## Testo proposto:
__________________________________________________
LA
RETE: NUOVA FORMA DI ORGANIZZAZIONE POLITICA?
Rete Lilliput, coordinamenti antiliberisti, reti di donne,
reti di resistenza nelle scuole... cerchiamo di capire le caratteristiche
di un nuovo modo di far politica. REDS. Dicembre 2000.
Cosa è
una "rete"? Si tratta di un collegamento stabile tra gruppi locali
che attraverso internet concordano azioni minime comuni. In una rete non ci
sono capi e non c'è censura, ogni gruppo porta la sua particolarità
e la sua elaborazione. L'organizzazione
a rete è balzata agli onori delle cronache in occasione delle contestazioni
di Seattle. Quell'appuntamento è stato costruito da una serie di contatti
in rete che hanno concretamente reso possibile la contestazione al vertice.
__________________________________________________
## Dati forniti:
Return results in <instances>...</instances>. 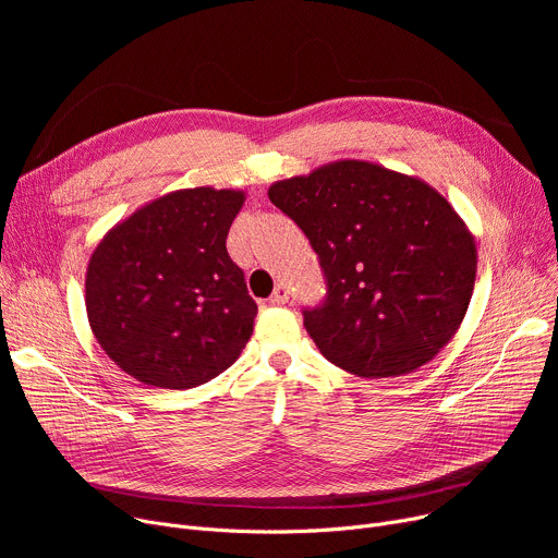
__________________________________________________
## Consegna A:
Rispondi a queste domande sul testo dedicato alla rete:
(i) Quali mese e anno accompagnano la sigla REDS?
(ii) Con quale mezzo i gruppi locali concordano le azioni minime comuni?
(iii) In occasione di quali contestazioni l'organizzazione a rete è balzata agli onori delle cronache?
## Consegna B:
Riporta senza modifiche il passo del testo dedicato alla rete che inizia con "Rete Lilliput, coordinamenti" e termina con "contestazione al vertice.".
Il materiale riportato è separato dal testo.

## Risposta A:
(i) Dicembre 2000.
(ii) Internet.
(iii) Le contestazioni di Seattle.

## Risposta B:
Rete Lilliput, coordinamenti antiliberisti, reti di donne,
reti di resistenza nelle scuole... cerchiamo di capire le caratteristiche
di un nuovo modo di far politica. REDS. Dicembre 2000.
Cosa è
una "rete"? Si tratta di un collegamento stabile tra gruppi locali
che attraverso internet concordano azioni minime comuni. In una rete non ci
sono capi e non c'è censura, ogni gruppo porta la sua particolarità
e la sua elaborazione. L'organizzazione
a rete è balzata agli onori delle cronache in occasione delle contestazioni
di Seattle. Quell'appuntamento è stato costruito da una serie di contatti
in rete che hanno concretamente reso possibile la contestazione al vertice.